The dots are split across local variables — same coupling, no chain syntax. A reviewer counting dots gives the thumbs-up; a reviewer counting types touched sees four.

Senior reviewer: Splitting a.b().c() into Foo a = x.a(); Bar b = a.b(); ... doesn't reduce coupling. The number of types this method's source depends on is what matters. Push the call to order.taxAmount().

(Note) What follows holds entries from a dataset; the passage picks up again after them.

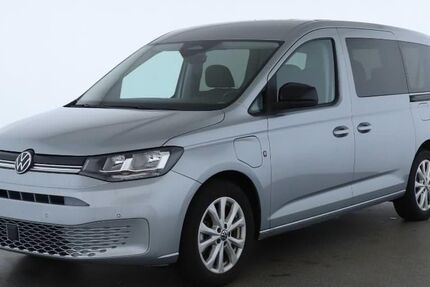 VW Caddy Maxi 17.600 km 34.900 &euro; Mössingen 72116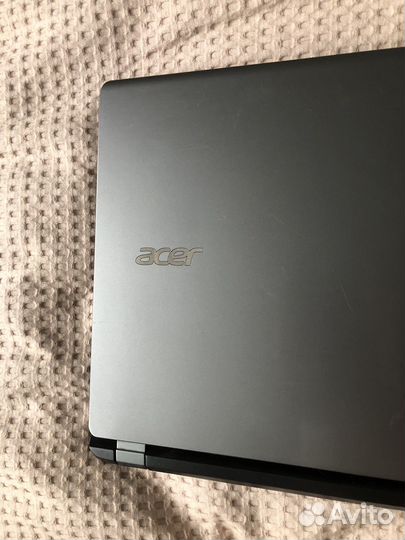 Ноутбук Acer Aspire V5-552G-10578G1Takk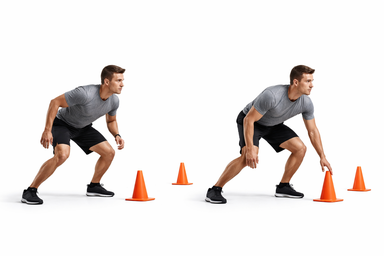 Three-Cone Drill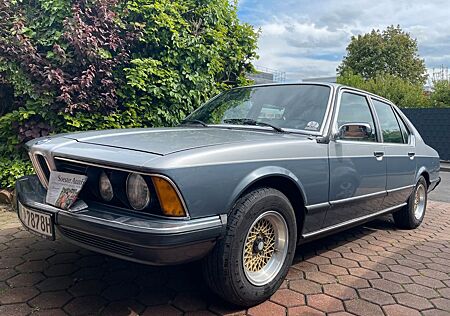 BMW 735i E23 733i Blechnase VFL - Kein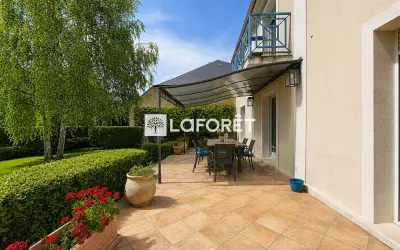 Maison 1 350 000 € CHATOU (78400) photo 4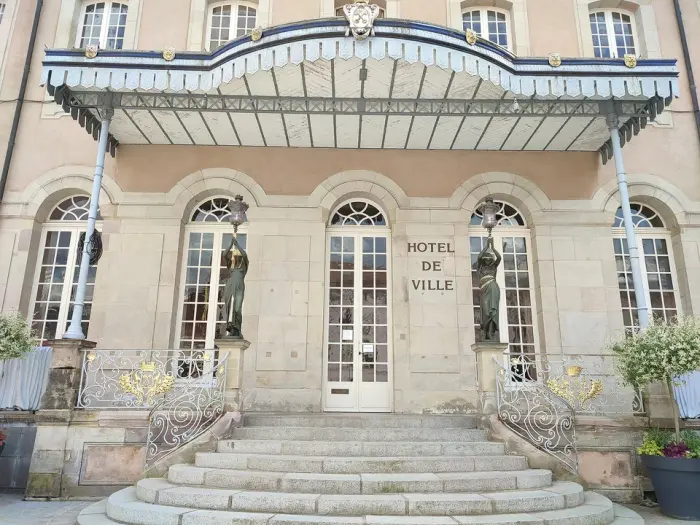 Remiremont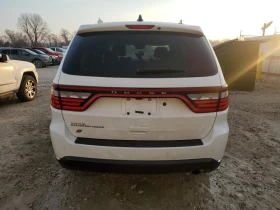 Dodge Durango SSV | Mobile.bg    6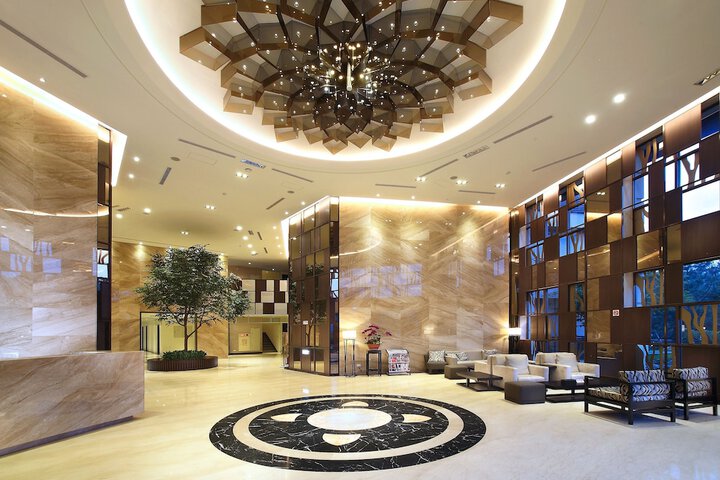 Hotel Interior 2 of 74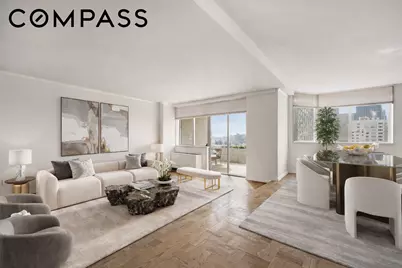 515 E 79th Street #15A, New York City, NY 10075 - Photo 3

Treat LoD as a prompt to look, not a rule to satisfy syntactically. When a PR shows perfect-looking LoD, look at the types — they're often unchanged.

10. Quick rules

  • In review, name which types the chain couples to; "LoD violation" without specifics is noise.
  • Configure PMD's LawOfDemeter with exemptions for Stream, Optional, Builder; combine with ArchUnit rules on aggregate packages.
  • Teach LoD attached to a felt refactor pain — the day a model reshape broke 20 methods. Never as a greenfield mantra.
  • Delete forwarders that publish internal structure. The fix is a new method on the root, not a getter chain.
  • Use package access to make aggregate internals unimportable. Compiler-enforced LoD scales better than review.
  • If tests use RETURNS_DEEP_STUBS, the production code has matching chains. Fix the design, not the mock.
  • When strict LoD pushes domain into infrastructure (SMTP into Customer), cohesion wins — return values, don't reach.
  • Cross-aggregate orchestration is exempt: a domain service knows multiple roots, not their internals.
  • LoD-laundering helpers (OrderHelpers.countryOf(order)) move the smell. Eliminate the chain, don't relocate it.
  • Count types this method touches via navigation before merging. That count is the coupling.

11. What's next

Topic File
The rule in plain English with one example junior.md
Worked refactors of train-wreck chains middle.md
Edge cases — streams, builders, value objects in depth senior.md
JLS / module-level vocabulary for LoD specification.md
Spotting subtle LoD violations and runtime symptoms find-bug.md
Cost of indirection: dispatch, allocation, JIT inlining optimize.md
Hands-on exercises tasks.md
Interview Q&A interview.md

Memorize this: Law of Demeter is a code-review vocabulary that names structural coupling. Your job as a senior is to make review short by naming which types the chain touches, to push enforcement into package boundaries and module exports where compiler-enforceable, to mentor by attaching the rule to a felt refactor pain, and to reject performative compliance (splitting chains into local variables doesn't fix anything). Bend the rule for streams, builders, mappers, and cross-aggregate orchestration. Apply it strictly where structural reshape is a real cost.